For the past several months rebel groups aligned with ISIS in Aleppo province have spent nearly as much energy battling factions serving under the umbrella of the Western-leaning Free Syrian Army (FSA) as they have fighting the regime of Syrian President Bashar Assad. According to al-Quds al-Arabi, an Arabic-language newspaper published out of London, the media office of ISIS issued a statement on Sept. 12 saying it had launched a military campaign against FSA battalions in Aleppo province in response to a previous attack on the ISIS headquarters there. The most recent clashes, which took place in Bab, a district 25 km from the provincial capital, were sparked by an anti-ISIS rally. Enraged, members of the fundamentalist group shot into the crowd, injuring eight, says Abu Mohammad, an engineer who was at the scene…
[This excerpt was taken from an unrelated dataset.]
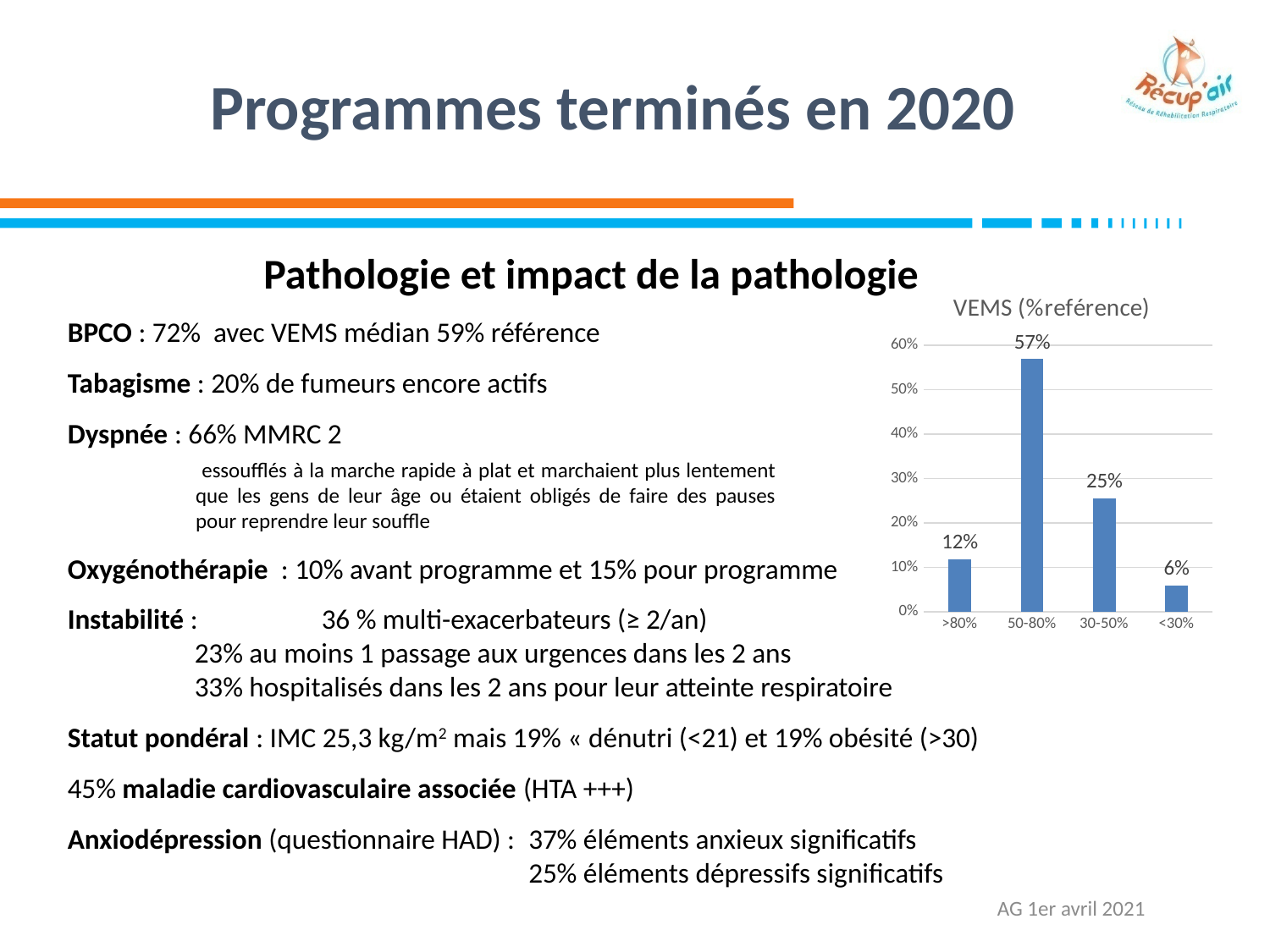
Which category has the highest value in the VEMS (%reférence) chart? 50-80% What is the value for the 50-80% category in the VEMS (%reférence) chart? 57% How many categories are shown in the VEMS (%reférence) chart? 4 What is the highest value shown on the vertical axis of the VEMS (%reférence) chart? 60% What is the value for the >80% category in the VEMS (%reférence) chart? 12% Which is larger in the VEMS (%reférence) chart: the value for >80% or the value for 30-50%? 30-50% What is the difference between the 50-80% and 30-50% values in the VEMS (%reférence) chart? 32% Which category has the lowest value in the VEMS (%reférence) chart? <30% Is the value for 30-50% in the VEMS (%reférence) chart greater or less than 20%? greater What is the title of the chart on the slide? VEMS (%reférence) What is the value for the <30% category in the VEMS (%reférence) chart? 6% What kind of chart is the VEMS (%reférence) chart? bar chart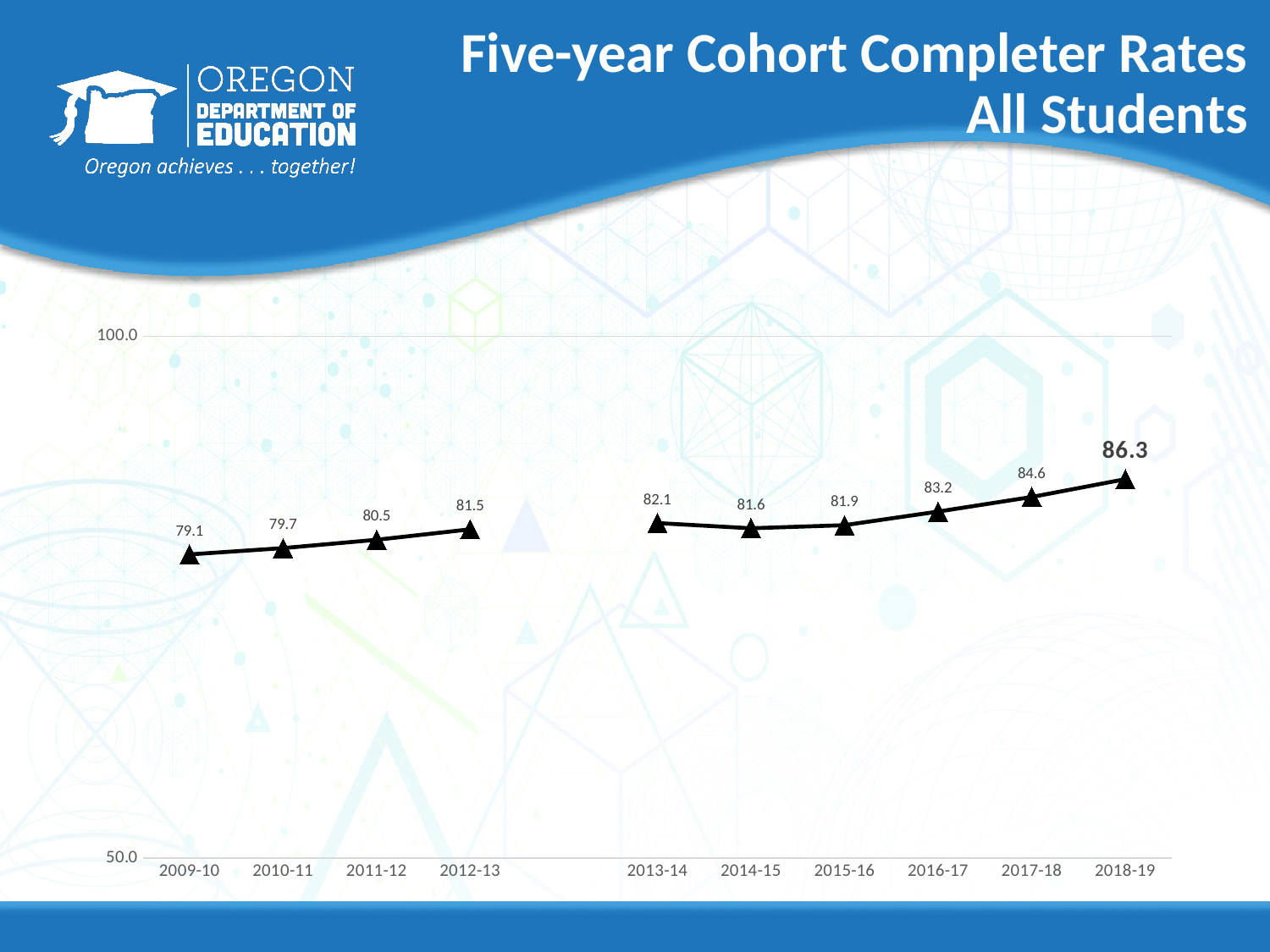
Which year has the highest completer rate? 2018-19 Which is larger, the rate for 2013-14 or the rate for 2014-15? 2013-14 What kind of chart is shown on the slide? line chart What is the value plotted for 2016-17? 83.2 Which year has the lowest completer rate? 2009-10 Is the value for 2017-18 greater or less than 100.0? less What is the five-year cohort completer rate for 2018-19? 86.3 Do the completer rates generally rise or fall from 2014-15 to 2018-19? rise What is the value plotted for 2013-14? 82.1 What is the five-year cohort completer rate for 2009-10? 79.1 What is the difference between the 2018-19 rate and the 2009-10 rate? 7.2 How many years are plotted on the chart? 10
But as any recently divorced couple knows, untangling assets can be messy. ISIS groups and FSA brigades may be at one another’s throats in Aleppo, but in Maaloula, a strategic town near Damascus, Jabhat al-Nusra worked seamlessly with FSA member brigades to achieve a decisive victory against the regime last weekend. The joint effort raises questions of just how possible it really is to cleave the pro-Western rebels away from the rest
Maaloula is the rule and Bab is the exception, according to Swedish analyst and researcher Aron Lund, who has just completed a study of Syria’s nonstate actors. It is very rare that one group pulls off an operation all by itself. Instead individual commanders from across the ideological spectrum join forces to plan the attack, each contributing its specific expertise and weapons cache. “It’s unrealistic to expect that you can tell rebels to stay away from other rebels as long as civil war is going on.” Al-Nusra, he points out, has a particularly effective battlefield weapon that few of the more moderate groups can claim: suicide bombers. The conquest of Maaloula started with a suicide attack by an al-Nusra fighter on the government checkpoint. The fight went downhill from there. “The suicide attack is a powerful weapon,” says Lund. “Many battles start with an operation to take the military base. To do that you have to break the perimeter, and you can’t do that without a suicide bomber. So that is what Nusra brings to the table.”